■ Extract:
Applicants must be currently engaged in ongoing doctoral or postdoctoral projects.
There's no geographical restrictions, but it is relevant to ensure availability to attend the programme sessions which are held between 5PM and 8PM, in the UK time zone.
PARTICIPATION REQUIREMENTS
Applicants must have a high level of written and spoken english.
Access to a computer with a stable internet connection, and a operational system that supports ZOOM (including sound, video, and screen sharing).
SUBMISSION OF APPLICATIONS
To submit your application, please provide the application form (point 1), alongside the required information (points 2 to 5) in one single PDF file:
-
Application Form (download here)
-
Project abstract (500 words max.)
-
Indicative bibliography
-
Writing sample (1500 words max.)
-
Biographical note (150 words max.)
-
Short CV focusing on the last five years (2 pages max.)

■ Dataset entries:

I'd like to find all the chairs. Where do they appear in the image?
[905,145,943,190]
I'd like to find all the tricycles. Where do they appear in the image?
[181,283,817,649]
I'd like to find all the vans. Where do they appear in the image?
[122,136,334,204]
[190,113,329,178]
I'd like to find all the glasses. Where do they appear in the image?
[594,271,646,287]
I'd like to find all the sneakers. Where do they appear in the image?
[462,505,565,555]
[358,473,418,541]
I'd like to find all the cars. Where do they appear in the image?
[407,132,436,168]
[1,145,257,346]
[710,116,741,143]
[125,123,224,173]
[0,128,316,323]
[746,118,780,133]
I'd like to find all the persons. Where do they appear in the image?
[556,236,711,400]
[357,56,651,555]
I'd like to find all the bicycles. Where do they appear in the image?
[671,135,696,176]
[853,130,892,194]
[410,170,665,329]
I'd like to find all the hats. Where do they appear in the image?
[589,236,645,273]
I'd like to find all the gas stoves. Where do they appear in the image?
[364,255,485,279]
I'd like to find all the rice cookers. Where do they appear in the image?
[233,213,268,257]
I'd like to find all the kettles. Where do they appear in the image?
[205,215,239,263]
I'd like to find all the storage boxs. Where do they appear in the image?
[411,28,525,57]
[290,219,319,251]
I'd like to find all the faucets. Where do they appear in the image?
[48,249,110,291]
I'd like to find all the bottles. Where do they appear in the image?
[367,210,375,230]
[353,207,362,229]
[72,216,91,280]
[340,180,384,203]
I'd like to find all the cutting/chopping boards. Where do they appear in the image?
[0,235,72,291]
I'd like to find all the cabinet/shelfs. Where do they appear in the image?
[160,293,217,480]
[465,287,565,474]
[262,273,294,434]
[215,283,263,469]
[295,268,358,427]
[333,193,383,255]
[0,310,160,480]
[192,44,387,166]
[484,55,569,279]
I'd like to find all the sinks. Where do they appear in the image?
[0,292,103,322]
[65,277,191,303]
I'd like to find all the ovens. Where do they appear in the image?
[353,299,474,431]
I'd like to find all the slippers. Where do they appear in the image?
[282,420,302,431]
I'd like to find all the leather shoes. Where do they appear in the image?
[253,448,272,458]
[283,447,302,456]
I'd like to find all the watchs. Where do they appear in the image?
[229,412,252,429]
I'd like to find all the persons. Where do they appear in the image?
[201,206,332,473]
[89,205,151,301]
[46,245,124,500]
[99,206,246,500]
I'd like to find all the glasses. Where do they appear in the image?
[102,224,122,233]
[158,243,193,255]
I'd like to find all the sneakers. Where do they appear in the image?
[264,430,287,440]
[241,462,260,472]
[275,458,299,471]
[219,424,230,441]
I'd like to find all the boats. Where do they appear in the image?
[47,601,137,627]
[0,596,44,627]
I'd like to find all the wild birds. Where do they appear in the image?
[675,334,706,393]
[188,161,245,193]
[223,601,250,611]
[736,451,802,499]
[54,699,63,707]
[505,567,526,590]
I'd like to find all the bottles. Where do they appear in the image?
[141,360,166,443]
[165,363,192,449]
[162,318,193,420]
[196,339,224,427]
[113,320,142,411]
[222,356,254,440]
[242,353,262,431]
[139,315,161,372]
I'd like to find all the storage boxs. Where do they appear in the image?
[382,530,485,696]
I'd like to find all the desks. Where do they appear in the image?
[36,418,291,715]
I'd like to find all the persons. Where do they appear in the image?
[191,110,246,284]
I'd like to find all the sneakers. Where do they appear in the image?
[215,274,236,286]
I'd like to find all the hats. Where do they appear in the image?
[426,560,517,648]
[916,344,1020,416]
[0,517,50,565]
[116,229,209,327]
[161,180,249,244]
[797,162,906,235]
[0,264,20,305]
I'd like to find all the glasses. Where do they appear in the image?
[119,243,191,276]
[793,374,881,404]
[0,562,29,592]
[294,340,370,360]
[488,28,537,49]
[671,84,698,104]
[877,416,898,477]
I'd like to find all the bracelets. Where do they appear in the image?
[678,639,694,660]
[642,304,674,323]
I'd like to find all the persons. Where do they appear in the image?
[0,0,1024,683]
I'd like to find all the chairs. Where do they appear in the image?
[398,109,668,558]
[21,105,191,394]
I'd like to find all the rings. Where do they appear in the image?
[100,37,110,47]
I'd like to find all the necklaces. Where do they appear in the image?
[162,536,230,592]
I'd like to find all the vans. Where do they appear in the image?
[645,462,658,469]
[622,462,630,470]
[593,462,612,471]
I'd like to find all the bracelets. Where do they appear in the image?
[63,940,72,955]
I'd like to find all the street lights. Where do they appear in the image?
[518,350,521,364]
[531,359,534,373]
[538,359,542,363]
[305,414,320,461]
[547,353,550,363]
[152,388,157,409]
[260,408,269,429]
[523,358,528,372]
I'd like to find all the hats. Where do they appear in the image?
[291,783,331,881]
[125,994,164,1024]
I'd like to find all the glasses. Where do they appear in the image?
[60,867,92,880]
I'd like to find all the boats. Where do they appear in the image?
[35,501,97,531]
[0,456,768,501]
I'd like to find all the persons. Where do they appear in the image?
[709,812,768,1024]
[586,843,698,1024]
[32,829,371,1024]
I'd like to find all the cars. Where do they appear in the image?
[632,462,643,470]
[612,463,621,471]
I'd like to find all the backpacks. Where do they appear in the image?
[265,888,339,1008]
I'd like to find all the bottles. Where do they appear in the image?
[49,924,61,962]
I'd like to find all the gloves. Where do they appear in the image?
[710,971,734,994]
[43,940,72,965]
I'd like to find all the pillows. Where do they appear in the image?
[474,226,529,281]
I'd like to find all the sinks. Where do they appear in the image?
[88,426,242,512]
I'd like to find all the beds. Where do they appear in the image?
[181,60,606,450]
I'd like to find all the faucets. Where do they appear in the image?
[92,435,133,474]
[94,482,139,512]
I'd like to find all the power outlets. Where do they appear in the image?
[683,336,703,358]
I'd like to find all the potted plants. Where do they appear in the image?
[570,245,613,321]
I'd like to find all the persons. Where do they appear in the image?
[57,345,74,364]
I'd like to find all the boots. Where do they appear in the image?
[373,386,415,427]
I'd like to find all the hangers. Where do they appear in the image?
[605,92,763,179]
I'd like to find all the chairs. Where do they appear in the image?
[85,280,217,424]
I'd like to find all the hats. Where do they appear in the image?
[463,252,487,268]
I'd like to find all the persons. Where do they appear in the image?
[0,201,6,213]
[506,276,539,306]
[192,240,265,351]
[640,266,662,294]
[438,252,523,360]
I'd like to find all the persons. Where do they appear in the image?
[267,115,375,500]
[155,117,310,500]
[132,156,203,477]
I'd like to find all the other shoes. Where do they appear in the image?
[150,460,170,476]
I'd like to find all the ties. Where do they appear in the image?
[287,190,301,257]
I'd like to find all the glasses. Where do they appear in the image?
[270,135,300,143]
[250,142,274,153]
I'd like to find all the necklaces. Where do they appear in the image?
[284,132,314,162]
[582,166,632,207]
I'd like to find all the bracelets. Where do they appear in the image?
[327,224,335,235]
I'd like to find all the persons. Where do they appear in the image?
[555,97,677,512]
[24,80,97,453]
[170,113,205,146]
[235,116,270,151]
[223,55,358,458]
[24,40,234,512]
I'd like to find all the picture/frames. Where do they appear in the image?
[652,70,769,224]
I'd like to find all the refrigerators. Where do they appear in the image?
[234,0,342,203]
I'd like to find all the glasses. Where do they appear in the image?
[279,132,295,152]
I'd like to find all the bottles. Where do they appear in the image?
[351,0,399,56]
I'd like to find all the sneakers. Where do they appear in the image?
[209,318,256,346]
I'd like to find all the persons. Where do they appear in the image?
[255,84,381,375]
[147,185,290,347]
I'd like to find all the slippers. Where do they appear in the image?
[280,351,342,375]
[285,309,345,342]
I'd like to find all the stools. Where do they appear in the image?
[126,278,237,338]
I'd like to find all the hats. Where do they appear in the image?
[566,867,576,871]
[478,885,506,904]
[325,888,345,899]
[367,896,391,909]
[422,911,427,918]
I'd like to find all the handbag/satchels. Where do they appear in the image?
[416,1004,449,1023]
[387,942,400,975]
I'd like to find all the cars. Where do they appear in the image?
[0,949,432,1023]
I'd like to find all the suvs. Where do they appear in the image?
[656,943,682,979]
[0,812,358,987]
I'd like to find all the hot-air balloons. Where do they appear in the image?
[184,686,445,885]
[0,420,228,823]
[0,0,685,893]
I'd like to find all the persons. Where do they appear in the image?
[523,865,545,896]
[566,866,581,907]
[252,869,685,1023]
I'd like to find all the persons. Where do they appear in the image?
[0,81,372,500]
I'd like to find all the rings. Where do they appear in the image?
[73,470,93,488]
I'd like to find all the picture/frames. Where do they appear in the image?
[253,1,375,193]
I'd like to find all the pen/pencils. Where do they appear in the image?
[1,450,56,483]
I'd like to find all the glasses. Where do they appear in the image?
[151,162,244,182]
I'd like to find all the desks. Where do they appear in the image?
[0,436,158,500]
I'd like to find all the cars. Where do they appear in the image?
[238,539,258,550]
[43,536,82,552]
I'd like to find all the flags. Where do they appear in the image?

■ What to work on:
1: What is the word limit for the writing sample in the application requirements?
2: Continue the application requirements from where they stop.

■ Solved problems:
1: 1500 words.

2:
Submit your application to seminar@archivoplatform.com no later then December 31. Applications received after the deadline will not be considered.
Notification of results will be sent to applicants by January, 2026.
PROGRAMME FEES
APPLICATION FEE: No fee is charged
SEMINAR TUITION: 240 EUR p/ month
—
Upon notification of acceptance, selected participants will be asked to complete their registration by submitting the full programme fee of 1,200 EUR.
If the programme fee is to be covered by a university or research institution, participants may request an invoice addressed to their institution. Further payment instructions will be provided upon acceptance.
SCHOLARSHIPS
ARCHIVO will offer a limited number of partial scholarships to candidates who require financial support. If you wish to apply for a scholarship, make the request through the application form.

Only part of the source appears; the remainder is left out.